For those who remember, the puff jacket was a major cold weather trend back in the mid-1990s. The oversized, padded coat came in colors that ranged from neon yellow to black and popularized designer names like Tommy Hilfiger to a more casual and urban demographic. Everyone from Sarah Jessica Parker to Biggie Smalls sported the style, and the jacket had a specially liking by rappers, who used the style to accentuate their baggy jeans and enlarge their overall silhouette. Since the puff jacket was first embraced by metropolitan youths, it was one of the most popular fashion trends inspired by young black men during that decade. The emergence of the style also coincided with the development of water repellent textiles, making it a coat that not only gave style but also a more unique function than its wool peer.
After years of large padded coats, a natural evolution to slimmer silhouettes developed in fashion. Although the puff jacket style never went away, it was reserved for frigid winter days where style was secondary. However, with the rise of normcore, styles have shifted.
At the latest fashion week, Balenciaga used a red Helly Hansen-like coat that was placed off the shoulders of a crystal embedded turtleneck, while DKNY went for a slick trash bag style and Burberry added lux to the trend with fur details.
Just as the rise of these trends begin to fill retail stores, there’s another factor to consider. A number of groups and publications have questioned the safety of the fabrics used on outerwear due to perfluorocarbons (PFCs), a component used to make water repel. During production, PFCs can enter into the atmosphere, which then can lead into water and eventually on the clothing. The carcinogen perfluorooctanoic acid (PFOA), which is released from PFC, has been linked to a number of diseases like cancer and reproductive problems in test lab rats.

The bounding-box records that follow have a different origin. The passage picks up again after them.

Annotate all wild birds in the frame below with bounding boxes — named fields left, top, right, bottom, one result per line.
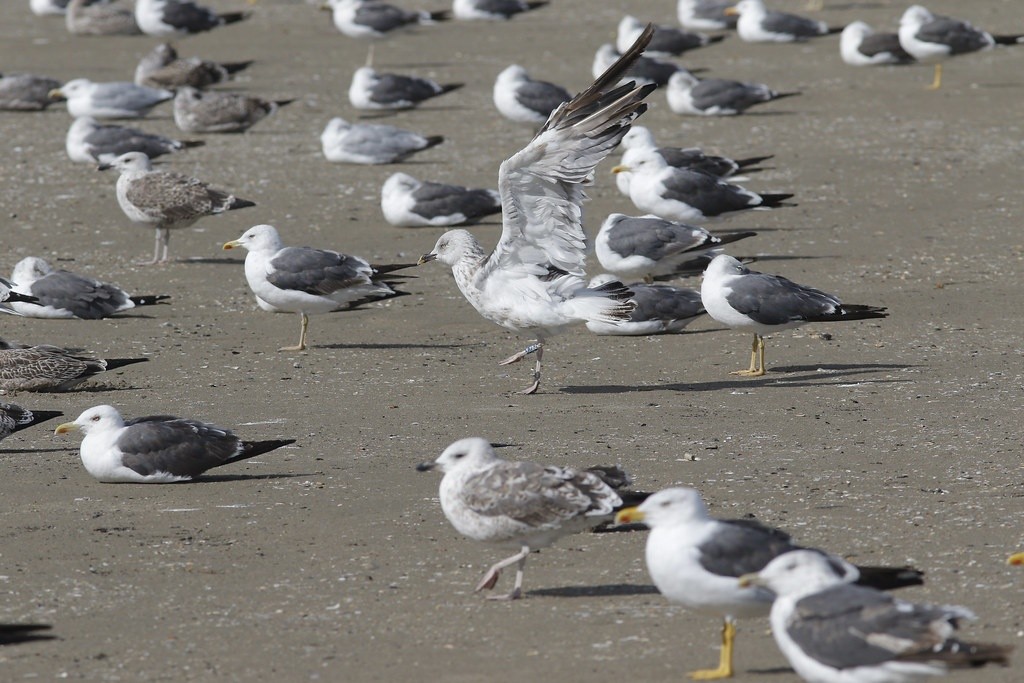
left=489, top=1, right=846, bottom=139
left=317, top=1, right=554, bottom=70
left=320, top=40, right=466, bottom=167
left=839, top=4, right=1024, bottom=94
left=378, top=21, right=893, bottom=393
left=221, top=223, right=421, bottom=351
left=53, top=402, right=298, bottom=483
left=0, top=256, right=175, bottom=442
left=1, top=1, right=301, bottom=168
left=414, top=434, right=1009, bottom=683
left=98, top=151, right=258, bottom=263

A study from Greenpeace tested 40 pieces of outdoor clothing and found traces of PFOA in all. One of the brands tested, Patagonia, stated that the Greenpeace study was, “not accurate.” After the study was released, the company has made a public campaign in ending manufacturing that causes PFOA.
Although not at the same availability as its big name competitors, there is a non-PFC alternative for outerwear. The small brand Páramo has become the first company to offer outdoor wear that “completely eliminates PFCs from its manufacturing process.” As of today, Páramo hasn’t made a puff jacket. It appears fashionistas will have to wait or take a chance.